Die Methode dbUpdate erwartet also ein SQL Statement vom Typ String. Ich übergebe dieser Methode die verschiedensten SQL Statements. Nun ist bei mir dieses Hochkommaproblem aufgetreten, welches ich mit einem
Prepared Statement lösen wollte. Wie aber implementiere ich dieses nun? Meiner Auffasung nach müsste ich
es doch in dieser Klasse einbauen, was aber in meinem Fall nicht geht, da es ja verschiedene SQL Statements sind.
Ich fülle doch mit setString die "?" eines PreparedStatement mit inhalt. Da der Inhalt bzw. die Form des Statements immer verschieden ist, weil es ja immer unterschiedliche SQL Statements sind kann ich doch das PreparedStatement nicht an dieser Stelle implementieren?


----------



## SlaterB (30. Mai 2007)

das beste wäre, wenn du generell alle Anfragen auf PreparedStatement umstellst 

ansonsten brauchst du eine zweite Operation

public void dbUpdatePrepared(String statement, List<String> parameter) { 
}

wie oben beschrieben,


man kann da einiges tricksen, um nicht zuviel doppelt zu schreiben,
z.B. eine Operation getConnection(),
und der du 

  catch (ClassNotFoundException cnfe) { 
         System.out.println("Treiber kann nicht geladen werden:"

_ _ _ _

— Aufgabe 1 —
Entscheiden Sie, ob die Aussagen (a) bis (c) mit dem Forenauszug zu PreparedStatement übereinstimmen: (a) SlaterB hält es für am besten, alle Anfragen generell auf PreparedStatement umzustellen; (b) die Methode dbUpdate erwartet ein SQL Statement vom Typ Integer; (c) der Beitrag von SlaterB stammt vom 30. Mai 2008. Antworten Sie jeweils mit Ja oder Nein und belegen Sie dies mit den entscheidenden Worten des Textes im genauen Wortlaut.
— Aufgabe 2 —
Übertragen Sie aus dem Forenauszug zu PreparedStatement wortgetreu den Abschnitt, der mit „Ich fülle doch“ beginnt und bis einschließlich „dieser Stelle implementieren?“ reicht.
Die Datensätze stammen aus einer anderen Quelle.

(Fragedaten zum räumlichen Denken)
_ _ _ _

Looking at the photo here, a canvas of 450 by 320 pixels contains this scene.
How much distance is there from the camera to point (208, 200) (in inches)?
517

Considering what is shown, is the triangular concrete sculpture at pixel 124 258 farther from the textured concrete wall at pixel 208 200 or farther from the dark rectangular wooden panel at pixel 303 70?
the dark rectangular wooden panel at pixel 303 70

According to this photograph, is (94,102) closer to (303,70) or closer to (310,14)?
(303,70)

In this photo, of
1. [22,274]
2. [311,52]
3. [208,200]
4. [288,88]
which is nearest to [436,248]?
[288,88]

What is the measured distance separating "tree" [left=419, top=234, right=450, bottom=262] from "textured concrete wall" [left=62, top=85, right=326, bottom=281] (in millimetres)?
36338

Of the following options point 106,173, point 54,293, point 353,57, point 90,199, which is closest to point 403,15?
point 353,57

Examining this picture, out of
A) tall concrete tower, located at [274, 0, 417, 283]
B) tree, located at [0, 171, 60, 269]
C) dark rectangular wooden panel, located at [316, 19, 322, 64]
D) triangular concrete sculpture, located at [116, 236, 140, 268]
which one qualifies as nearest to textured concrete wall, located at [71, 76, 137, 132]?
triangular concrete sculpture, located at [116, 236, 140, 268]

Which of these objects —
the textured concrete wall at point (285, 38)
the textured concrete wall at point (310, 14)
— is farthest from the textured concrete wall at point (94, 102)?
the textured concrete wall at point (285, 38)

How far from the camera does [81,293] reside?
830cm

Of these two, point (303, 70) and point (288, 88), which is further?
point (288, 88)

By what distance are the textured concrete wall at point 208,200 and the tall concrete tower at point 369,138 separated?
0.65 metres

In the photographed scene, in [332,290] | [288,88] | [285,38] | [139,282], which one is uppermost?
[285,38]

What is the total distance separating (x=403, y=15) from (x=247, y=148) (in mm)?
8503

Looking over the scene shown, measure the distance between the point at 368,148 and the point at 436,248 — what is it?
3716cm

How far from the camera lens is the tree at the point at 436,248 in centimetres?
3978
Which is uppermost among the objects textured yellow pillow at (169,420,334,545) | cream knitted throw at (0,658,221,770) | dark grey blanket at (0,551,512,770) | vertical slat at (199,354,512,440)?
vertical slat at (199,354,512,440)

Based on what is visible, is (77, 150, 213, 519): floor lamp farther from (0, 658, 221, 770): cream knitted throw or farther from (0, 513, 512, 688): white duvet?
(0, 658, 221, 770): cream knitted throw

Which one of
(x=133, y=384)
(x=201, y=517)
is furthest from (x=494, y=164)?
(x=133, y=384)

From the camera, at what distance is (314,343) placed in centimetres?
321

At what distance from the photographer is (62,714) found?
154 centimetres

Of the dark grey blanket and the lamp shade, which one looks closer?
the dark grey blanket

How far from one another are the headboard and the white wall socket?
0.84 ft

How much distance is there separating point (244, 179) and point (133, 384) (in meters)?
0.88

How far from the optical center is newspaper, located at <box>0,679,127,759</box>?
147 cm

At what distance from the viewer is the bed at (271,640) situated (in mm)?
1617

_ _ _ _

— Lösung 1 —
(a) Ja: „das beste wäre, wenn du generell alle Anfragen auf PreparedStatement umstellst“
(b) Nein: „Die Methode dbUpdate erwartet also ein SQL Statement vom Typ String.“
(c) Nein: „SlaterB (30. Mai 2007)“

— Lösung 2 —
Ich fülle doch mit setString die "?" eines PreparedStatement mit inhalt. Da der Inhalt bzw. die Form des Statements immer verschieden ist, weil es ja immer unterschiedliche SQL Statements sind kann ich doch das PreparedStatement nicht an dieser Stelle implementieren?